Try it: Collect each line of the records below that contains the string "Grupos". Treat uppercase and lowercase letters as distinct.
***** Data shown
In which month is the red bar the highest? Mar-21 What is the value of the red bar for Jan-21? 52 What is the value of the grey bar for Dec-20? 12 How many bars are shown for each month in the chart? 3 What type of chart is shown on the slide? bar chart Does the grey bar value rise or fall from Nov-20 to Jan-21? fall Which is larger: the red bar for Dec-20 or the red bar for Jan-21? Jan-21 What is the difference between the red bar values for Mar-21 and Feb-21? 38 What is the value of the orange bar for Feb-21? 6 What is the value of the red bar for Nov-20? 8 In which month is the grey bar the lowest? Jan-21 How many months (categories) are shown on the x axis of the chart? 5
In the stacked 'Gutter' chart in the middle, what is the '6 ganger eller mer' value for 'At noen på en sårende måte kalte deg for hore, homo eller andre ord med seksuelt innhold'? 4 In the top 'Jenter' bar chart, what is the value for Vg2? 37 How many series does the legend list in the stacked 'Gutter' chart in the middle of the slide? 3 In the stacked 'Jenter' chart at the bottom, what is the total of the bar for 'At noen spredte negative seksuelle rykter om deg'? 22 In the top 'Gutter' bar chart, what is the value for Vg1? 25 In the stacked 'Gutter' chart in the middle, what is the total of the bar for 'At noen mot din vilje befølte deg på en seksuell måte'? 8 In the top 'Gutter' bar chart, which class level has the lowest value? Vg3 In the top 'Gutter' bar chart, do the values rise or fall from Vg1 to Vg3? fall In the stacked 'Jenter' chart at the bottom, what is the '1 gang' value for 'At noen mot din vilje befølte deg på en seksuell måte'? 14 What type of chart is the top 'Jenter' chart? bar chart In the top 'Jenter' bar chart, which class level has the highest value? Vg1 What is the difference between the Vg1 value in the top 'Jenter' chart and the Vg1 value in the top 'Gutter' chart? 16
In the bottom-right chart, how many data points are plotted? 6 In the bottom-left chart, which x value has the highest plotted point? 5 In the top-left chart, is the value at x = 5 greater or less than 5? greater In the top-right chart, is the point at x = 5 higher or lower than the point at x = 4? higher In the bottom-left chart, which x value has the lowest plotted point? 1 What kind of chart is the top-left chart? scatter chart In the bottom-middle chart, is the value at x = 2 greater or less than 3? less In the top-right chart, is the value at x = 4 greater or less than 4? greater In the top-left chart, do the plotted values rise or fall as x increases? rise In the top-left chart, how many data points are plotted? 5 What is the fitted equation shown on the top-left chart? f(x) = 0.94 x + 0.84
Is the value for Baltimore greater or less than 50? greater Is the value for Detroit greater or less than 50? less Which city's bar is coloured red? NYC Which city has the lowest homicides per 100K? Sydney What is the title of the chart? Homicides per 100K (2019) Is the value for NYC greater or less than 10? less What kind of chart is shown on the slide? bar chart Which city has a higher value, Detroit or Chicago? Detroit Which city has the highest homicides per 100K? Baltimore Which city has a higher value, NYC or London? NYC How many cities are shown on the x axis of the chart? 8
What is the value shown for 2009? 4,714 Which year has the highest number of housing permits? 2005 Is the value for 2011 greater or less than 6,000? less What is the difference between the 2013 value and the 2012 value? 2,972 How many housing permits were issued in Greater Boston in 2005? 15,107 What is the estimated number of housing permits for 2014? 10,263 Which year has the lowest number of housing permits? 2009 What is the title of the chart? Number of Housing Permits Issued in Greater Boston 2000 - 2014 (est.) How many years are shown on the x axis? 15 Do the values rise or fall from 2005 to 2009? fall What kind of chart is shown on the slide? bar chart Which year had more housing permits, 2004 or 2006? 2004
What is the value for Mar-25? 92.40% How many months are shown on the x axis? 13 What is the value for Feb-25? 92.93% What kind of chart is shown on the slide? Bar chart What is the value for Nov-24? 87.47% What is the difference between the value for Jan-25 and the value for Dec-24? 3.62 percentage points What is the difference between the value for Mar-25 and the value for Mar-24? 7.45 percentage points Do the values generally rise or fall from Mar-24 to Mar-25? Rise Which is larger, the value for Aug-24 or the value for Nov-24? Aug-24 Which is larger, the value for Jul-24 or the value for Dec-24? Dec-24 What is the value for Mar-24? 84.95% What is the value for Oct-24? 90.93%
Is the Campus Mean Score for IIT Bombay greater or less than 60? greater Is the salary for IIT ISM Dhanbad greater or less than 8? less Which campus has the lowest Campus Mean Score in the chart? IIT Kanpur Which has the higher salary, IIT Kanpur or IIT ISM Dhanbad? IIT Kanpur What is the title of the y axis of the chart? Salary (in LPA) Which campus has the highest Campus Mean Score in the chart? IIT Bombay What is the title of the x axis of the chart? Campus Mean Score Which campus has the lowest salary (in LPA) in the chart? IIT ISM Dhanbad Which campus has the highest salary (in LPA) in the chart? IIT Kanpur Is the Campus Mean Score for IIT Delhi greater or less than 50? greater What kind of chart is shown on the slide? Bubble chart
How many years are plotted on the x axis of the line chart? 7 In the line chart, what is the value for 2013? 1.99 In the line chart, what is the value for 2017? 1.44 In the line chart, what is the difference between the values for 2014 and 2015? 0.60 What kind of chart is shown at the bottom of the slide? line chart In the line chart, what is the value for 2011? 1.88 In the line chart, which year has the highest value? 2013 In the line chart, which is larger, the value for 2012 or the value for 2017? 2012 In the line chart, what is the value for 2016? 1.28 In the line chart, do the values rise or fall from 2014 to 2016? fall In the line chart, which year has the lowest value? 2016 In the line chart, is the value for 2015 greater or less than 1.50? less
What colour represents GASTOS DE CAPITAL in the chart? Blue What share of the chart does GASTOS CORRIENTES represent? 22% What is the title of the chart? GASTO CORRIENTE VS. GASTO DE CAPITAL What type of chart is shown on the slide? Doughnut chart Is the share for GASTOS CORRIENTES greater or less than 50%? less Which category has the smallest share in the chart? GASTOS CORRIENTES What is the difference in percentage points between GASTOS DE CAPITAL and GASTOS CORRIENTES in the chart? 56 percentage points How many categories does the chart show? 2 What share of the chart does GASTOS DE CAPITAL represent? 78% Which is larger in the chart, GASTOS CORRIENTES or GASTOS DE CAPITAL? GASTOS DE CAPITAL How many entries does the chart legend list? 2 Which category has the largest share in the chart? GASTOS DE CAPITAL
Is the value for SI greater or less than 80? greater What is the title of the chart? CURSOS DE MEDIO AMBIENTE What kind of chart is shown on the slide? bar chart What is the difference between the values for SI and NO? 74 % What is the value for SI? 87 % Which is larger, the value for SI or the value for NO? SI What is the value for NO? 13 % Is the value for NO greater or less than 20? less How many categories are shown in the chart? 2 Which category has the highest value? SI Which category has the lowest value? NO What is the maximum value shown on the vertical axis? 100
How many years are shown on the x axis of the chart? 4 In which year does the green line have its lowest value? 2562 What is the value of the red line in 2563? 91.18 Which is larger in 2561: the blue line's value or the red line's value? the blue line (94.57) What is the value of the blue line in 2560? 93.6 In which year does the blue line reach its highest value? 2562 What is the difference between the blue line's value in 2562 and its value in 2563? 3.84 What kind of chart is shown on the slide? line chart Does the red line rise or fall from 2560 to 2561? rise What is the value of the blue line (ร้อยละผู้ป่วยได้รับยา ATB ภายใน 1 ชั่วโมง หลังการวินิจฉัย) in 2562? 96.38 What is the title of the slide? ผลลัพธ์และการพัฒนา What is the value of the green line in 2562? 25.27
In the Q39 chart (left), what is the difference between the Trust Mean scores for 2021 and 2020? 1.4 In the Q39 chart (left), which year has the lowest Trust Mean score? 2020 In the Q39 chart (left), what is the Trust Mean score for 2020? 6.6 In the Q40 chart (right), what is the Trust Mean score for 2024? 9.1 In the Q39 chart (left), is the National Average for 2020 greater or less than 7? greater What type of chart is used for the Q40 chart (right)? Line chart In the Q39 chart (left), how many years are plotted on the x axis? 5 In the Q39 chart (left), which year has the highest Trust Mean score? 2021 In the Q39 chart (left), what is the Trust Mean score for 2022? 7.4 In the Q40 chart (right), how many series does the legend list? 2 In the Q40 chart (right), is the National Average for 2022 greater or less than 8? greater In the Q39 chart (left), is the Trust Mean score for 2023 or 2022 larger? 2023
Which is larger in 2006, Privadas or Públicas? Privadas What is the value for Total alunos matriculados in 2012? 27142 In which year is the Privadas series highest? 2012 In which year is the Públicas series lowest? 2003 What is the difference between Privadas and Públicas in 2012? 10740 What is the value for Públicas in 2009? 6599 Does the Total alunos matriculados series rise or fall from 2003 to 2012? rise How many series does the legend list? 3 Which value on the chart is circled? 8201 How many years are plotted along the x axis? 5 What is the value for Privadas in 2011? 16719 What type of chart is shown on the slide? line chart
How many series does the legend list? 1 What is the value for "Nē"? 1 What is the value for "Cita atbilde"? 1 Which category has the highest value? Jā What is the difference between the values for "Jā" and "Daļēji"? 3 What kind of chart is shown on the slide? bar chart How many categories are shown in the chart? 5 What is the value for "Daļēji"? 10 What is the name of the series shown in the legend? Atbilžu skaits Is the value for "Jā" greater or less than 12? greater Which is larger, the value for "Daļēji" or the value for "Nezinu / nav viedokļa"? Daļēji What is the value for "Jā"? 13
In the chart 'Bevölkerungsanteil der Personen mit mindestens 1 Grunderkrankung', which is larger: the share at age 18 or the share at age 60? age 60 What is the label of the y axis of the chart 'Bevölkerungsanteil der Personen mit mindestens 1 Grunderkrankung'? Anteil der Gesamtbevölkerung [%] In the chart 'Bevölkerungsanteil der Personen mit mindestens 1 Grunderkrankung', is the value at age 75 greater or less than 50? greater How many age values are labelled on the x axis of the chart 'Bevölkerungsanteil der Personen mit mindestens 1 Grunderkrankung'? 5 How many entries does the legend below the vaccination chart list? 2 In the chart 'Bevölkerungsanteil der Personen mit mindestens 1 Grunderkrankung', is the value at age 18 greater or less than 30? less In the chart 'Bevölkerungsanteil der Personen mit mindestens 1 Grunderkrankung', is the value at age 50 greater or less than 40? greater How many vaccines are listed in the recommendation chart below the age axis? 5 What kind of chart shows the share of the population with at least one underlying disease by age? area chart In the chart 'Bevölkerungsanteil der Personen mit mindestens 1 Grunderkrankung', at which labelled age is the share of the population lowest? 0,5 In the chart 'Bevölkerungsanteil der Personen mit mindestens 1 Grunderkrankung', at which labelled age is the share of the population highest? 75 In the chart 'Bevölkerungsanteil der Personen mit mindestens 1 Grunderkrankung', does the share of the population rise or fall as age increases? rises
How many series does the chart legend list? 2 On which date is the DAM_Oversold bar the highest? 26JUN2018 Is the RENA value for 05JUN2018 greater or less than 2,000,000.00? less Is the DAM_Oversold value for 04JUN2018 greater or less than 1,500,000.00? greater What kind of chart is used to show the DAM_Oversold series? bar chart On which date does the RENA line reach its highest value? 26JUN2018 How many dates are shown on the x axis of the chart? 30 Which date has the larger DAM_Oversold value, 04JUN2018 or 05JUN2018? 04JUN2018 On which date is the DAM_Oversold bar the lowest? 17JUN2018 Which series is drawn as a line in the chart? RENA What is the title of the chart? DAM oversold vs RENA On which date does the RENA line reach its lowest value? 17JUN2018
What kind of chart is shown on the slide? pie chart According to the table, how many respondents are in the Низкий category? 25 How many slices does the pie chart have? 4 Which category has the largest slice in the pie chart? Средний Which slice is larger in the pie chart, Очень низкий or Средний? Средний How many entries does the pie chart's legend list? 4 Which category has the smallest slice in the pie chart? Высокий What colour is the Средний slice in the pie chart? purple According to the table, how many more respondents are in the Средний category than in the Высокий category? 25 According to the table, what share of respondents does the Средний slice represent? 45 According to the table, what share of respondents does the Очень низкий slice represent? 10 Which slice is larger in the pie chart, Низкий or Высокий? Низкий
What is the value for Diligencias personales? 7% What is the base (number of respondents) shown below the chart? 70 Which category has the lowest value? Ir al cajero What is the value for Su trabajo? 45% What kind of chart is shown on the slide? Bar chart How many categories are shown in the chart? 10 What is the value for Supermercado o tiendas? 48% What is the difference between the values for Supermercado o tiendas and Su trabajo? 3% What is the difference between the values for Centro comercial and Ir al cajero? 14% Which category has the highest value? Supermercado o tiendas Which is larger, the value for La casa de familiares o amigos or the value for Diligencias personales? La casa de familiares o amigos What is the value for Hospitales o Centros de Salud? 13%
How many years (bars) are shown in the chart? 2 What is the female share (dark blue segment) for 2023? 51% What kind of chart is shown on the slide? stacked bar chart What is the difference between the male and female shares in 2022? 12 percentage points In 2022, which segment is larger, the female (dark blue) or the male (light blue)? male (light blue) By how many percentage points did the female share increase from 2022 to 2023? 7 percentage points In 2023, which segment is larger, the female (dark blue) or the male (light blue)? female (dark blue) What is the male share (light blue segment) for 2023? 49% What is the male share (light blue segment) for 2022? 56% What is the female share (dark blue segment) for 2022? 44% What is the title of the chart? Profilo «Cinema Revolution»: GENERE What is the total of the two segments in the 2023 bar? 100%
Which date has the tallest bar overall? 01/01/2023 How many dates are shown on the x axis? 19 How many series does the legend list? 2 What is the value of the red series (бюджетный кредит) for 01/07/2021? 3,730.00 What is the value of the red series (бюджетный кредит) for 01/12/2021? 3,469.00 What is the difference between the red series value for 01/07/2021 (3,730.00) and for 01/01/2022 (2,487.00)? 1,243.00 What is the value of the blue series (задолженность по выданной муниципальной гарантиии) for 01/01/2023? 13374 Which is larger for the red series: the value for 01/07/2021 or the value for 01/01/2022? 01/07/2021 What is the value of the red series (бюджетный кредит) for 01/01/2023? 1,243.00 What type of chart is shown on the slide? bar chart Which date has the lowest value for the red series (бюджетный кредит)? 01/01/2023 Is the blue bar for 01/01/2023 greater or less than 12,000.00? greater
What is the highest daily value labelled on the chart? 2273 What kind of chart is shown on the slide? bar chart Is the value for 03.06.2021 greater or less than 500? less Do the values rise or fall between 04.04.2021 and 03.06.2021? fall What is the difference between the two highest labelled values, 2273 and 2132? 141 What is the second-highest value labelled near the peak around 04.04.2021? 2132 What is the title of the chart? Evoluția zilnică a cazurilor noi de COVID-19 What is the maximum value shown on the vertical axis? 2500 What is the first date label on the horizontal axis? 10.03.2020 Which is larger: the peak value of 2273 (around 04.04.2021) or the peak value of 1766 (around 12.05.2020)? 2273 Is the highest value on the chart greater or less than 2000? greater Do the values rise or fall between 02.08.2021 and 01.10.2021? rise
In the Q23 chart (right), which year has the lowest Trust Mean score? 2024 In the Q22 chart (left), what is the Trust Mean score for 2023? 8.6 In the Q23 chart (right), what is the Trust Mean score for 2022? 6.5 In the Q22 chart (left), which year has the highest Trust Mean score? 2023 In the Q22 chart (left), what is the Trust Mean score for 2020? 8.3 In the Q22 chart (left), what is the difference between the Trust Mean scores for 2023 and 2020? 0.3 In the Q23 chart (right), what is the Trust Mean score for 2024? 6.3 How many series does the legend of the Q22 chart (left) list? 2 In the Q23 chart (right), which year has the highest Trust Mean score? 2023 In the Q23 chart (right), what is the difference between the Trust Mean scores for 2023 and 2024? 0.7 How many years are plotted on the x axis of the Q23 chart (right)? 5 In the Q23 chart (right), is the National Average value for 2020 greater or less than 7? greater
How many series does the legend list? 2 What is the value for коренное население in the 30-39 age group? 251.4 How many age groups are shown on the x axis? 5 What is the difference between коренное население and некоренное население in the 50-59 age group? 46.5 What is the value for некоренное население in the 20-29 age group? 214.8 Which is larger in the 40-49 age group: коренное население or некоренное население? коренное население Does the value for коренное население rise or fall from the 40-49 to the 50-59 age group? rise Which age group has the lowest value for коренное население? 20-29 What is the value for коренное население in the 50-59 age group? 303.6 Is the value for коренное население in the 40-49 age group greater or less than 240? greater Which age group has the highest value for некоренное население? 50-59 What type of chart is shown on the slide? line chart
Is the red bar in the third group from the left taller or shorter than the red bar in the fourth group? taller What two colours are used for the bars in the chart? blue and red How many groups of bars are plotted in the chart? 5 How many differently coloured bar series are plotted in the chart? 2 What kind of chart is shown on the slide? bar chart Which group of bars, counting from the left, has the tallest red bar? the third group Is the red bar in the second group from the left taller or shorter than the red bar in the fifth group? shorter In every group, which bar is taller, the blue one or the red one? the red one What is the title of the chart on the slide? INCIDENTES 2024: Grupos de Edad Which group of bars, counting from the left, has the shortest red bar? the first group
**********
Response:
Is the red bar in the third group from the left taller or shorter than the red bar in the fourth group? taller What two colours are used for the bars in the chart? blue and red How many groups of bars are plotted in the chart? 5 How many differently coloured bar series are plotted in the chart? 2 What kind of chart is shown on the slide? bar chart Which group of bars, counting from the left, has the tallest red bar? the third group Is the red bar in the second group from the left taller or shorter than the red bar in the fifth group? shorter In every group, which bar is taller, the blue one or the red one? the red one What is the title of the chart on the slide? INCIDENTES 2024: Grupos de Edad Which group of bars, counting from the left, has the shortest red bar? the first group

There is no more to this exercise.